- **What you are asked to do**: Copy the entries below word for word, all of them, and leave out the pictures.

═══ The data

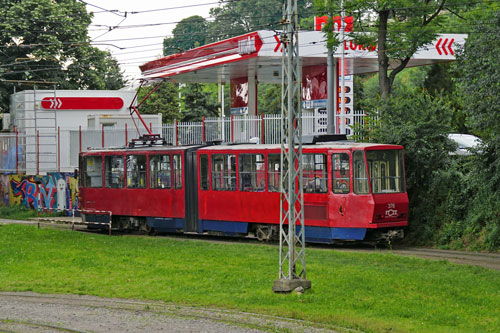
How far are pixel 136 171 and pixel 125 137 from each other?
13.6m

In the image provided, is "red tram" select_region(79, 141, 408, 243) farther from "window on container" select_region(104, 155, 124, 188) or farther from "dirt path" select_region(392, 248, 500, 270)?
"dirt path" select_region(392, 248, 500, 270)

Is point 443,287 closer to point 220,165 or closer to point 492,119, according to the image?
point 492,119

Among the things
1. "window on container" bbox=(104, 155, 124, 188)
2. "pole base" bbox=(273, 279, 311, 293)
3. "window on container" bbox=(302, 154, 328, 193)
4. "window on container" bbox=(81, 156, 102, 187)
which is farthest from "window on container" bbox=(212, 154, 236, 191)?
"pole base" bbox=(273, 279, 311, 293)

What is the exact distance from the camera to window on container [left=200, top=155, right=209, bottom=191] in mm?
28750

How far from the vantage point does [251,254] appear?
23.2 m

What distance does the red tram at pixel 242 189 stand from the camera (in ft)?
81.1

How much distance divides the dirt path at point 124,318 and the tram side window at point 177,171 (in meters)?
12.8

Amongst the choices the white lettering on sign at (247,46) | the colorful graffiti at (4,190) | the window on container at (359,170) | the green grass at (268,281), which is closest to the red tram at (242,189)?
the window on container at (359,170)

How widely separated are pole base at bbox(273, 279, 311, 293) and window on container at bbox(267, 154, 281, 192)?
9869mm

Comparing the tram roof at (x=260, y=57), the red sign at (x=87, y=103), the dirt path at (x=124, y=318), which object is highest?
the tram roof at (x=260, y=57)

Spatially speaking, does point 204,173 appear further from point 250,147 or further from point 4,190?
point 4,190

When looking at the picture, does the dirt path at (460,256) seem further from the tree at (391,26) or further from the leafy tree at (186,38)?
the leafy tree at (186,38)

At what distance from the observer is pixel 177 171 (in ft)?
97.8

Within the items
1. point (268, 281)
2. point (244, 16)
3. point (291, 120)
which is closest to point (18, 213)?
point (268, 281)
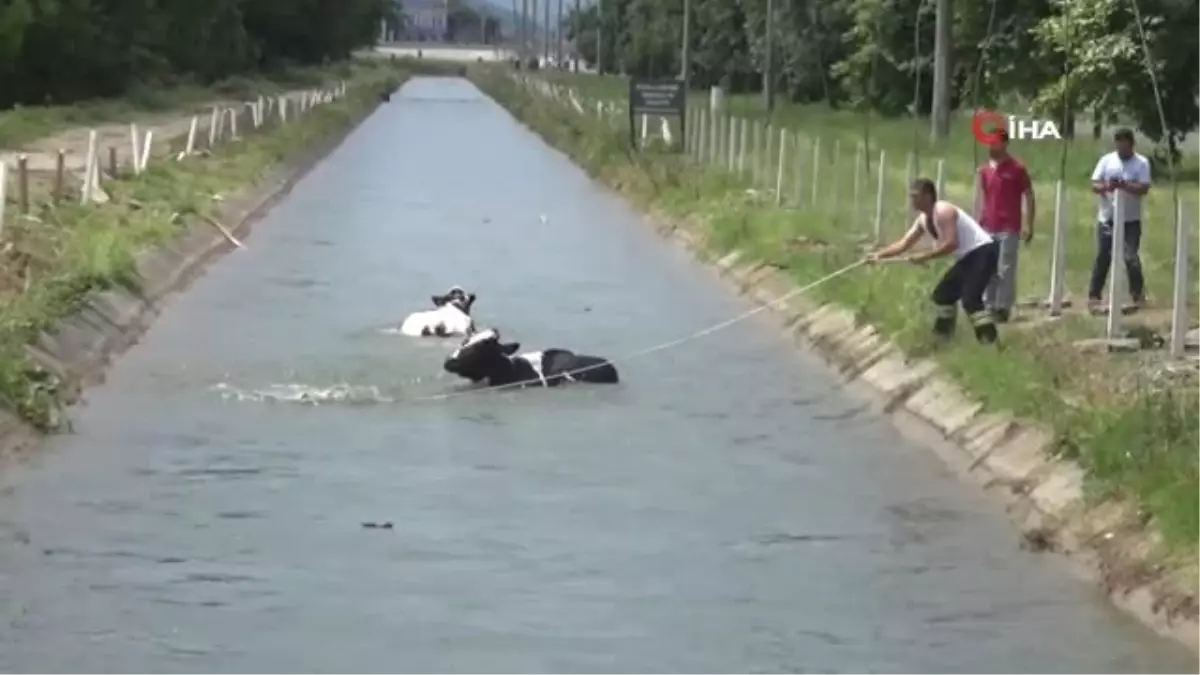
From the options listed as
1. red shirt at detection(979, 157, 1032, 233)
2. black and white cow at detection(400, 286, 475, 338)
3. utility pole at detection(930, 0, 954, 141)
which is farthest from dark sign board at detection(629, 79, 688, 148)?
red shirt at detection(979, 157, 1032, 233)

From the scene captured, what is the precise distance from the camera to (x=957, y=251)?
65.4 feet

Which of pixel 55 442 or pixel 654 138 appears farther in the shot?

══════

- **Result**:
How far are pixel 136 171 and pixel 125 137 from each other?
13.6m

In the image provided, is "red tram" select_region(79, 141, 408, 243) farther from "window on container" select_region(104, 155, 124, 188) or farther from "dirt path" select_region(392, 248, 500, 270)?
"dirt path" select_region(392, 248, 500, 270)

Is point 443,287 closer to point 220,165 or closer to point 492,119, according to the image?
point 492,119

Among the things
1. "window on container" bbox=(104, 155, 124, 188)
2. "pole base" bbox=(273, 279, 311, 293)
3. "window on container" bbox=(302, 154, 328, 193)
4. "window on container" bbox=(81, 156, 102, 187)
which is farthest from "window on container" bbox=(212, 154, 236, 191)?
"pole base" bbox=(273, 279, 311, 293)

What is the exact distance from the camera to window on container [left=200, top=155, right=209, bottom=191] in mm?
28750

How far from the vantage point does [251,254] appear?
23.2 m

What distance does the red tram at pixel 242 189 stand from the camera (in ft)?
81.1

How much distance divides the dirt path at point 124,318 and the tram side window at point 177,171 (in meters)?
12.8

Amongst the choices the white lettering on sign at (247,46) | the colorful graffiti at (4,190) | the window on container at (359,170) | the green grass at (268,281), which is closest to the red tram at (242,189)?
the window on container at (359,170)

How widely separated are pole base at bbox(273, 279, 311, 293) and window on container at bbox(267, 154, 281, 192)?
9869mm

Comparing the tram roof at (x=260, y=57), the red sign at (x=87, y=103), the dirt path at (x=124, y=318), which object is highest?
the tram roof at (x=260, y=57)

Spatially speaking, does point 204,173 appear further from point 250,147 or further from point 4,190?
point 4,190

When looking at the picture, does the dirt path at (460,256) seem further from the tree at (391,26) or further from the leafy tree at (186,38)?
the leafy tree at (186,38)

At what distance from the observer is pixel 177 171 (in ft)?
97.8

Within the items
1. point (268, 281)
2. point (244, 16)
3. point (291, 120)
which is closest to point (18, 213)?
point (268, 281)
From the options listed as
1. red shirt at detection(979, 157, 1032, 233)
2. black and white cow at detection(400, 286, 475, 338)
3. utility pole at detection(930, 0, 954, 141)
which is farthest from dark sign board at detection(629, 79, 688, 148)?
red shirt at detection(979, 157, 1032, 233)

From the scene captured, what is the precise distance from the camera to (x=957, y=251)?
65.4 feet

Which of pixel 55 442 or pixel 654 138 appears farther in the shot?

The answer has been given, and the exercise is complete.